On 11/6/2024 8:42 PM, Alex Deucher wrote:
> On Wed, Nov 6, 2024 at 1:49 AM Victor Zhao <victor.z...@amd.com> wrote:
>>
>> From: Monk Liu <monk....@amd.com>
>>
>> As cache GTT buffer is snooped, this way the coherence between CPU write
>> and GPU fetch is guaranteed, but original code uses WC + unsnooped for
>> HIQ PQ(ring buffer) which introduces coherency issues:
>> MEC fetches a stall data from PQ and leads to MEC hang.
>
> Can you elaborate on this? I can see CPU reads being slower because
> the memory is uncached, but the ring buffer is mostly writes anyway.
> IIRC, the driver uses USWC for most if not all of the other ring
> buffers managed by the kernel.

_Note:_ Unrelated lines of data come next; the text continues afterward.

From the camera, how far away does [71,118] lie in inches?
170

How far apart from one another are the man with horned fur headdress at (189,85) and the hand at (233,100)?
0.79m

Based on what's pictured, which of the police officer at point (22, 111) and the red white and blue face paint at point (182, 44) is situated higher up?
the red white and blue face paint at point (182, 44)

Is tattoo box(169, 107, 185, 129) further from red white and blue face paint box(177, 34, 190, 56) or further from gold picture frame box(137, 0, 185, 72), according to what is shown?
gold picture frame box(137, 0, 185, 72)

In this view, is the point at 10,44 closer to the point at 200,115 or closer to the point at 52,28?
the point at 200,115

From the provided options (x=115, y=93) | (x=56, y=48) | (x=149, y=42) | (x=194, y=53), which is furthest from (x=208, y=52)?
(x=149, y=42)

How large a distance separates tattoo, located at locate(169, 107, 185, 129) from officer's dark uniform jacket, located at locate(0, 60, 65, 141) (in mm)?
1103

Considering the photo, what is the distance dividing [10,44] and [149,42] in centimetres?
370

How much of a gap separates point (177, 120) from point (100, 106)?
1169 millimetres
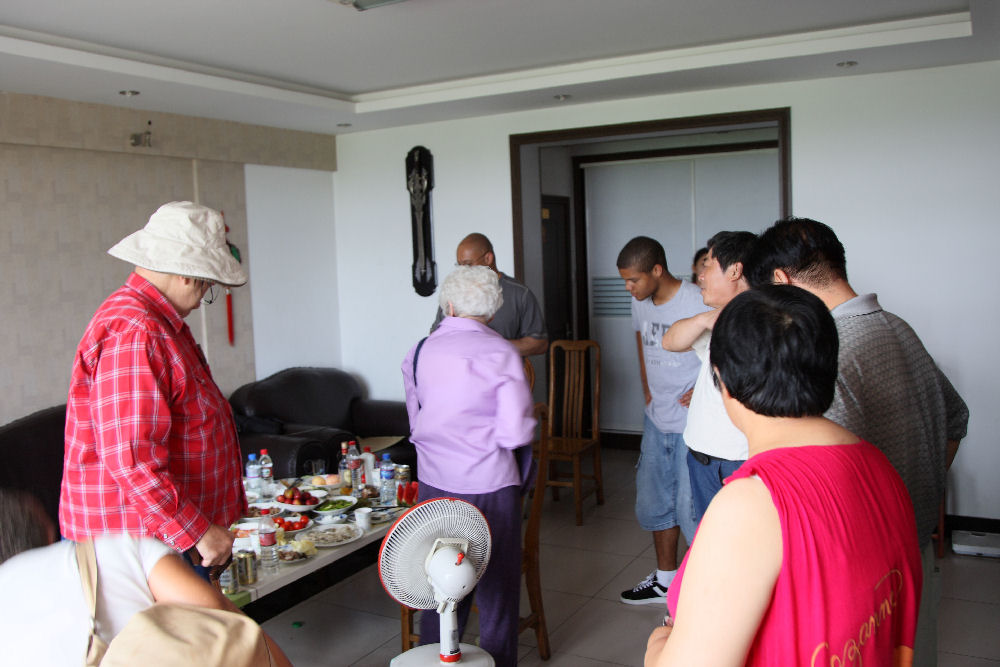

Why aren't those a problem?
We have this on other rings -
mb();
amdgpu_ring_set_wptr(ring);
I think the solution should be to use barrier before write pointer
updates rather than relying on PCIe snooping.
Thanks,
Lijo
>
> Alex
>
>>
>> Signed-off-by: Monk Liu <monk....@amd.com>
>> ---
>> drivers/gpu/drm/amd/amdkfd/kfd_device.c | 2 +-
>> 1 file changed, 1 insertion(+), 1 deletion(-)
>>
>> diff --git a/drivers/gpu/drm/amd/amdkfd/kfd_device.c
>> b/drivers/gpu/drm/amd/amdkfd/kfd_device.c
>> index 1f1d79ac5e6c..fb087a0ff5bc 100644
>> --- a/drivers/gpu/drm/amd/amdkfd/kfd_device.c
>> +++ b/drivers/gpu/drm/amd/amdkfd/kfd_device.c
>> @@ -779,7 +779,7 @@ bool kgd2kfd_device_init(struct kfd_dev *kfd,
>> if (amdgpu_amdkfd_alloc_gtt_mem(
>> kfd->adev, size, &kfd->gtt_mem,
>> &kfd->gtt_start_gpu_addr, &kfd->gtt_start_cpu_ptr,
>> - false, true)) {
>> + false, false)) {
>> dev_err(kfd_device, "Could not allocate %d bytes\n", size);
>> goto alloc_gtt_mem_failure;
>> }
>> --
>> 2.34.1
>>